Cette formule, quelque peu lapidaire, d’un de nos anciens présidents de la République, aujourd’hui décédé, reflète assez bien l’impression que laisse le débat que nous venons de mener sur la première partie du projet de loi de finances pour 2015.
S’il fallait d’ailleurs rechercher une preuve de la dérive du débat d’idées politiques vers la controverse sur des chiffres, des bilans, des comptes et des indices, nous la trouverions aisément dans ces explications de vote au terme de l’examen de la première partie. Dans un quasi-consensus, sur l’essentiel au moins – vous l’avez parfaitement démontré, monsieur le secrétaire d’État –, la majorité sénatoriale issue du scrutin de septembre dernier, le Gouvernement et le groupe parlementaire qui le soutient en toutes circonstances vont donner leur aval à la discussion de la seconde partie du projet de budget, après l’adoption de la première partie, certes modifiée par l’adoption de quelques amendements, mais dont les grandes lignes n’ont pas varié.
Après avoir refusé pendant deux ans de s’appuyer sur la diversité, la richesse et les propositions d’une majorité de gauche au Sénat dans toutes ses composantes, parfois même rejointe par des élus venus d’autres horizons, attachés à certaines valeurs, le Gouvernement en vient à accepter de débattre de manière somme toute urbaine de l’amertume de la potion austéritaire dont la Commission de Bruxelles attend l’administration aux Françaises et aux Français.
Outre que le citoyen peut dès lors s’interroger sur le sens de son propre vote, notamment en faveur des candidats partisans d’un certain changement, cette situation illustre, hélas, la convergence de vues qui existe sur bien des points entre le Gouvernement et la majorité du Sénat. Ne l’oublions pas, le traité sur la stabilité, la coordination et la gouvernance, le TSCG, avatar d’une constitution européenne que le peuple français avait majoritairement rejetée le 29 mai 2005 – ce n’est pas si vieux –, a été ratifié, dans notre Haute Assemblée, par ceux-là mêmes qui s’apprêtent ainsi à continuer de « débattre ».
Sur le plan formel, la tenue d’une partie de la discussion du projet de budget samedi dernier a d’ailleurs conduit à confiner celle-ci à un débat entre spécialistes, loin des yeux d’une opinion publique, et même d’élus, qui auraient pu s’interroger sur certains votes.
En effet, mes chers collègues de la majorité sénatoriale, qu’avez-vous retenu des 13 000 motions relatives à la baisse des dotations votées par les conseils municipaux et les conseils communautaires, en soutien à la proposition de l’Association des maires de France, qui tient son congrès en ce moment ? Pendant que les maires de certains de nos départements visitaient les locaux du Sénat, qu’avez-vous accepté, qu’avez-vous voté ?
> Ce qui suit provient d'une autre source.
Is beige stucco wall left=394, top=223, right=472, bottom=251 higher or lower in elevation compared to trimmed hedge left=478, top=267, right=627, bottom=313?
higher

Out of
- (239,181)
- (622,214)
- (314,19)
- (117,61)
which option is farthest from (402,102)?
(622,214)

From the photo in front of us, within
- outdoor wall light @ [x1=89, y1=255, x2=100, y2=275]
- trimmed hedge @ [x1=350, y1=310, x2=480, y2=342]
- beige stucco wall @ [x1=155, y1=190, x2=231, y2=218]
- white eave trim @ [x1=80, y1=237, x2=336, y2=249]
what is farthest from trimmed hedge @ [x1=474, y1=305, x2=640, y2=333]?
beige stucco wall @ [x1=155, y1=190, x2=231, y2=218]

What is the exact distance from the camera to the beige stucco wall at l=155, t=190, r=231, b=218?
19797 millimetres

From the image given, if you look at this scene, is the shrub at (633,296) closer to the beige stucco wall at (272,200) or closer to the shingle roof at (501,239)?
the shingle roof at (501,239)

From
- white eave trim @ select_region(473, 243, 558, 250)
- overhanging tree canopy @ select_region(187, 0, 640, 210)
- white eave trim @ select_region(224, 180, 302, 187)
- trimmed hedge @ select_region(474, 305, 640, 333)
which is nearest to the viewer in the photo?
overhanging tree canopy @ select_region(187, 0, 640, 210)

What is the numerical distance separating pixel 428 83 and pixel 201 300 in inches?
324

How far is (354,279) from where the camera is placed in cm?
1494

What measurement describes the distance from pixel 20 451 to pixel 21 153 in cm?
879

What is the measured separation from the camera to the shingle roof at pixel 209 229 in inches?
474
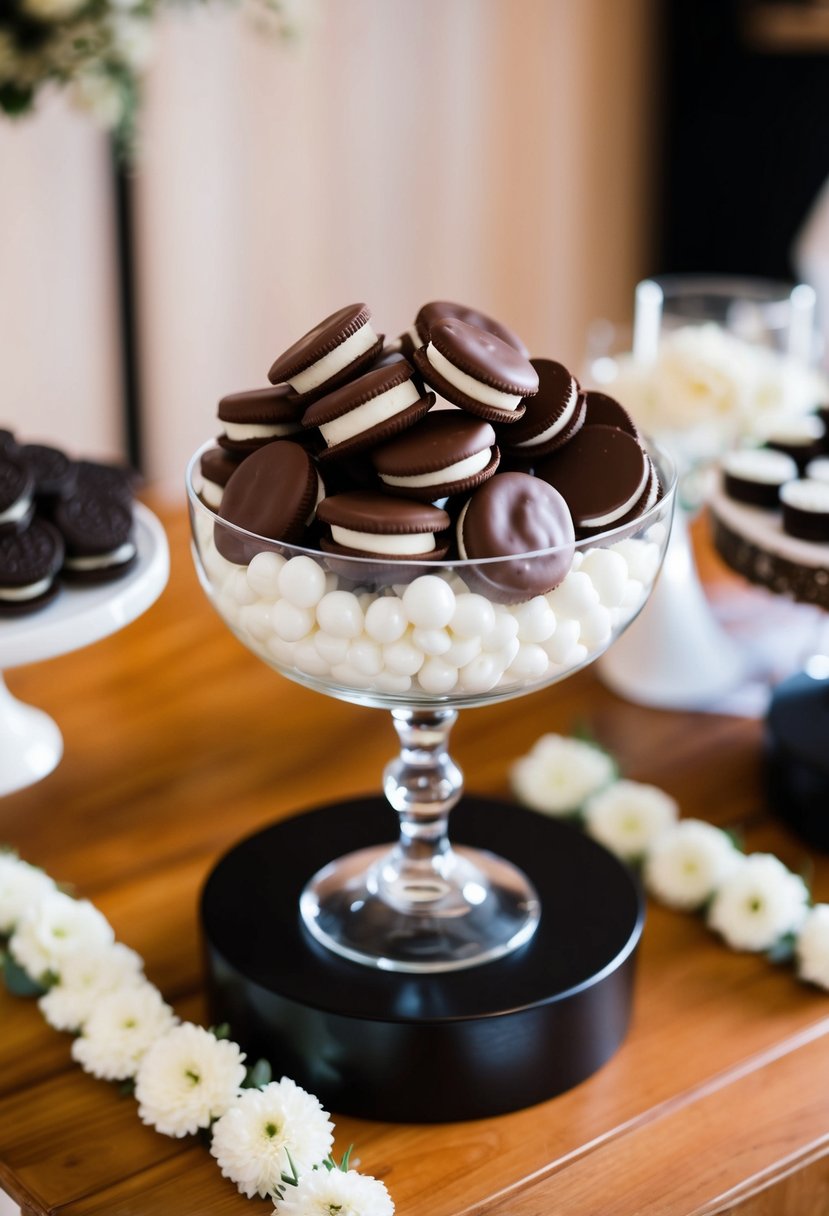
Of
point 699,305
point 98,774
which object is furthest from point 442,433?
point 699,305

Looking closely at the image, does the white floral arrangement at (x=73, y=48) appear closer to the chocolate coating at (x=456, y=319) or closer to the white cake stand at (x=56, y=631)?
the white cake stand at (x=56, y=631)

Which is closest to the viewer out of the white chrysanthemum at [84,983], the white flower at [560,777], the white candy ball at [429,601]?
the white candy ball at [429,601]

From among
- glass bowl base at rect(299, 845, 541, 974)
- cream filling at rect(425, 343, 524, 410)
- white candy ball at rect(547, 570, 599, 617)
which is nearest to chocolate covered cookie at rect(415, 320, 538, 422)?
cream filling at rect(425, 343, 524, 410)

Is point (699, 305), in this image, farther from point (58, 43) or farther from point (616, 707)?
point (58, 43)

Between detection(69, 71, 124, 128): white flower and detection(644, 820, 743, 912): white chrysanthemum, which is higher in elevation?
detection(69, 71, 124, 128): white flower

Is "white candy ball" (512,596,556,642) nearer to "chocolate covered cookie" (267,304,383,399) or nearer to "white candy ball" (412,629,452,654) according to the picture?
"white candy ball" (412,629,452,654)

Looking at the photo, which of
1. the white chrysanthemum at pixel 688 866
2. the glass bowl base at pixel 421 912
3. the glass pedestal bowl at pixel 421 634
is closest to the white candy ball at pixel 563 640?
the glass pedestal bowl at pixel 421 634
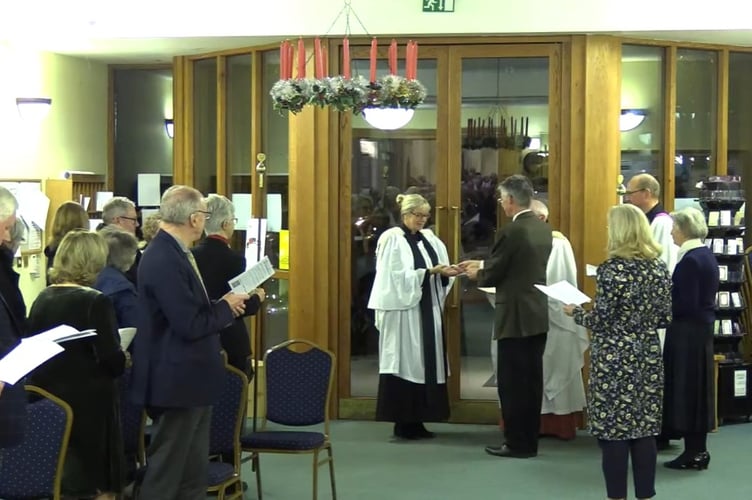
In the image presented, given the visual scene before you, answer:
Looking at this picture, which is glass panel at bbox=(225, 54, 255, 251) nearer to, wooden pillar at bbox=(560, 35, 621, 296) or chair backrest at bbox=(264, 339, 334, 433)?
wooden pillar at bbox=(560, 35, 621, 296)

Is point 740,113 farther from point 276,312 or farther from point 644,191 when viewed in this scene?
point 276,312

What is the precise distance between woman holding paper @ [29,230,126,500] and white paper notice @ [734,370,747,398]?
15.3 feet

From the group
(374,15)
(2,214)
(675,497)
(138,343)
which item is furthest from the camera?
(374,15)

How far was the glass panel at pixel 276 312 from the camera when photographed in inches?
302

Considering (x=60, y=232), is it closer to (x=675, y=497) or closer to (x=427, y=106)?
(x=427, y=106)

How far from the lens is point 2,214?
12.2 ft

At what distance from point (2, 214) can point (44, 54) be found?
4538mm

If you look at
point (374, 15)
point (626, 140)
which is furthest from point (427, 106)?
point (626, 140)

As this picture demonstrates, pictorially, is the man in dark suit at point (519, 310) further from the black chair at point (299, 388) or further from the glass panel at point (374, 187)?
the black chair at point (299, 388)

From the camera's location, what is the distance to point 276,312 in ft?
25.4

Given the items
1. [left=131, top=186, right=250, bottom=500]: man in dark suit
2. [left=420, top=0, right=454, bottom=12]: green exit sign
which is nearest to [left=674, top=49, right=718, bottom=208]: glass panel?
[left=420, top=0, right=454, bottom=12]: green exit sign

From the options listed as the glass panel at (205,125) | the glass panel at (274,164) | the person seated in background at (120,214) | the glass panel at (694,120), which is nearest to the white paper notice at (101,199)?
the glass panel at (205,125)

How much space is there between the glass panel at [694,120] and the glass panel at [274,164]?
9.22ft

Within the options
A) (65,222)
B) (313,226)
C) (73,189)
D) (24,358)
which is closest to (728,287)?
(313,226)
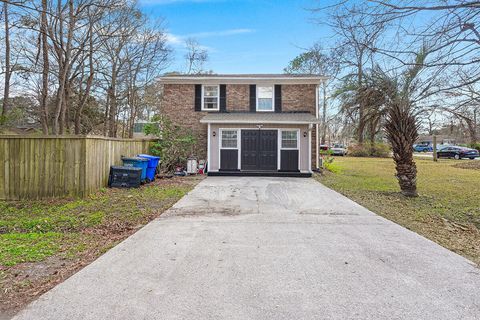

Vous avez accepté l’essentiel de la baisse des dotations, en limitant vos efforts à la seule prise en compte de ce qui est appelé « l’inflation normative ». Il ne vous a donc pas paru anormal que, dix ans après l’absorption de la part « salaires » de la taxe professionnelle par la dotation globale de fonctionnement, le Parlement soit amené à voter pour revenir sur ce principe ! Avec la baisse des dotations à partir de 2015, mes chers collègues, c’est la réforme de la taxe professionnelle qui n’est plus respectée. Le groupe CRC, pour sa part, est fier de s’en être tenu à ses principes sur cette question essentielle.
À la vérité, l’examen des données de la discussion de cette première partie révèle d’autres éléments instructifs.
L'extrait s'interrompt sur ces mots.